• Work required
Copy out each line of the entries below in which the string "United" appears.

Extracted data entries:
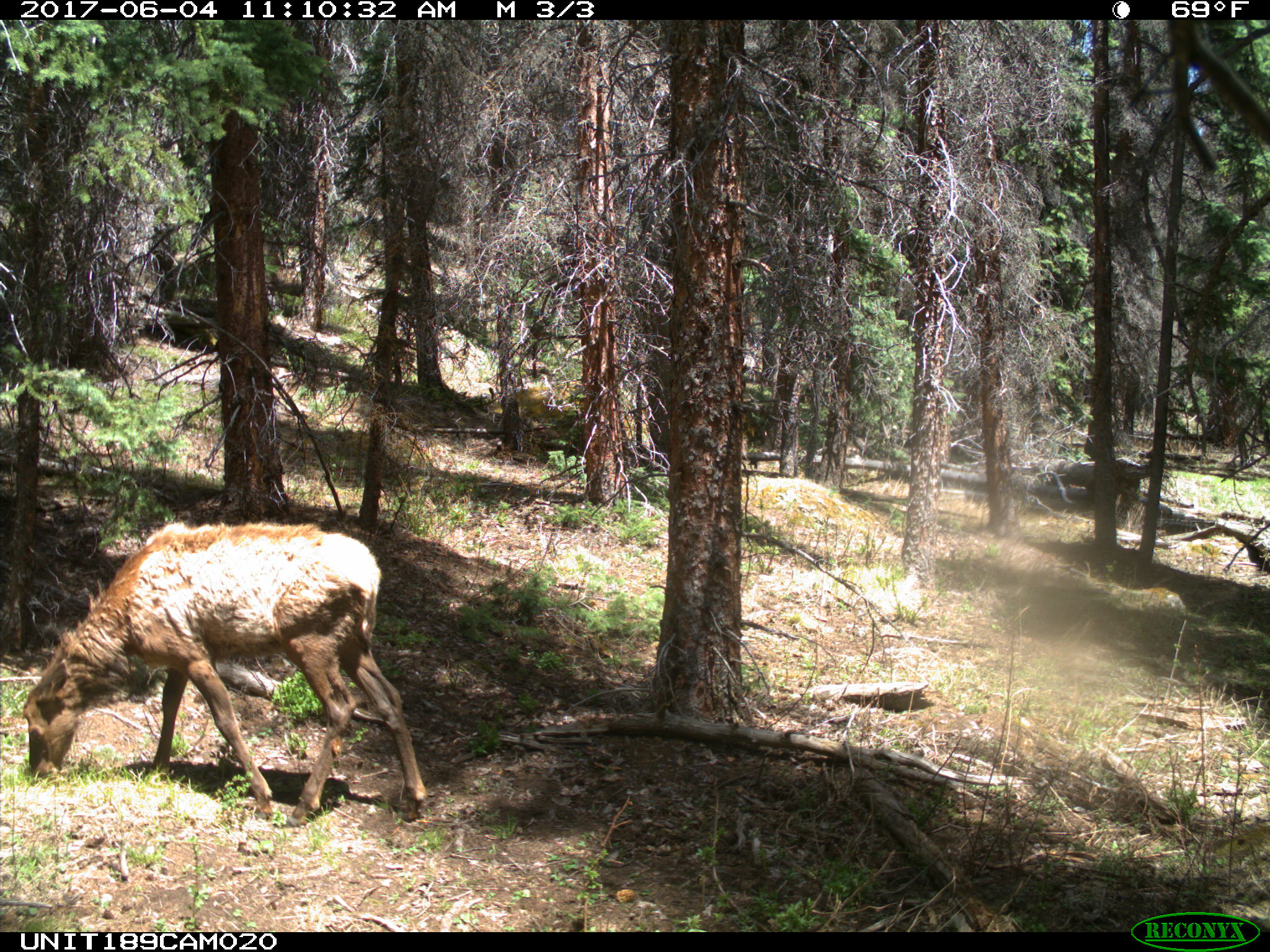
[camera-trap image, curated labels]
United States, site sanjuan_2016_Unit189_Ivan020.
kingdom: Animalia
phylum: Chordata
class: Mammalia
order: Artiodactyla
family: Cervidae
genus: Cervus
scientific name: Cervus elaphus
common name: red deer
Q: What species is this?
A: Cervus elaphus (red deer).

---

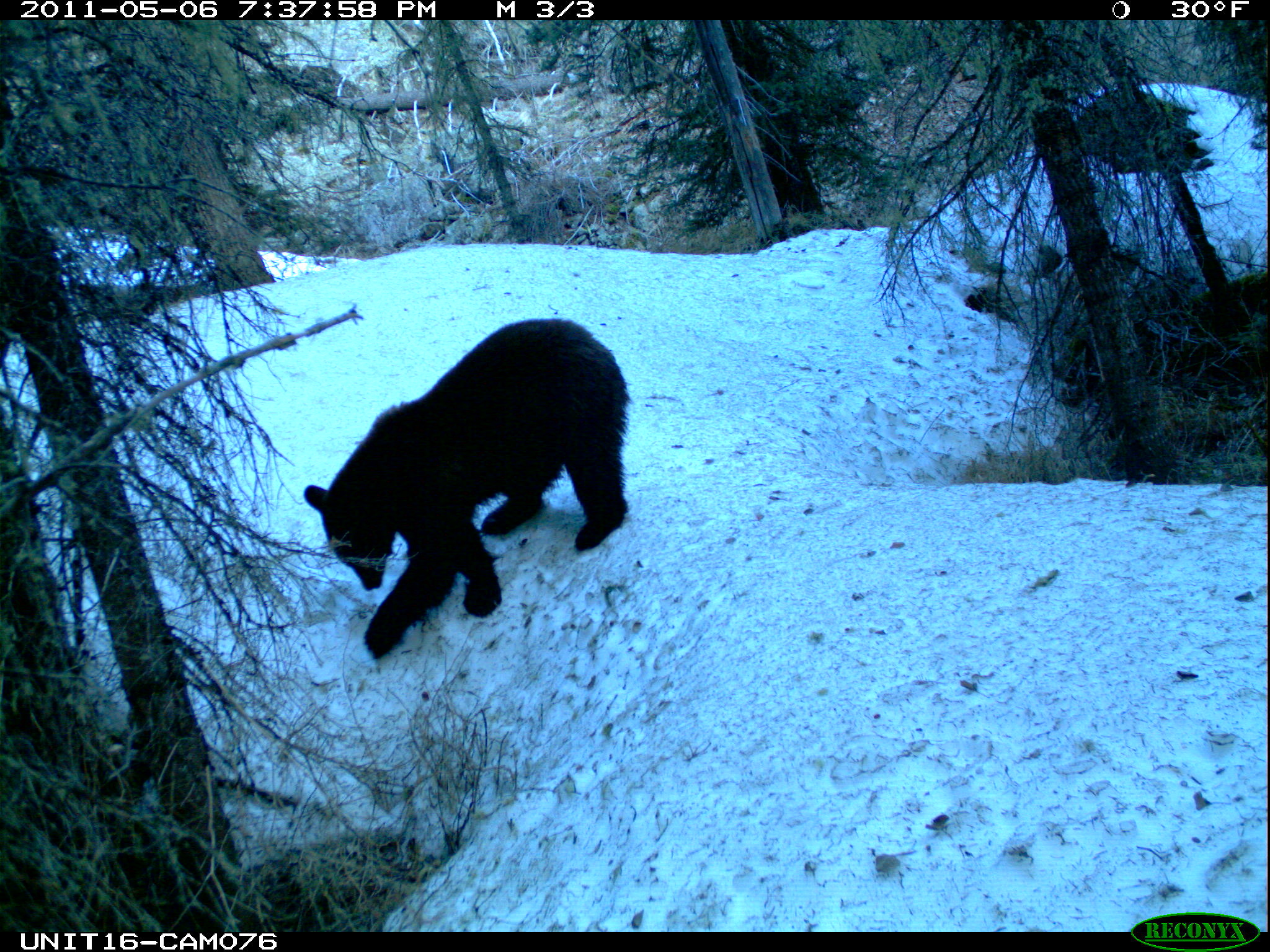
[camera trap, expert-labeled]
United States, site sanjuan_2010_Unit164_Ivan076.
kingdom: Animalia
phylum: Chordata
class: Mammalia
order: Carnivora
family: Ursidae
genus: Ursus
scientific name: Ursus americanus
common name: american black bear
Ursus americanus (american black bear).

• Result for this task
United States, site sanjuan_2016_Unit189_Ivan020.
United States, site sanjuan_2010_Unit164_Ivan076.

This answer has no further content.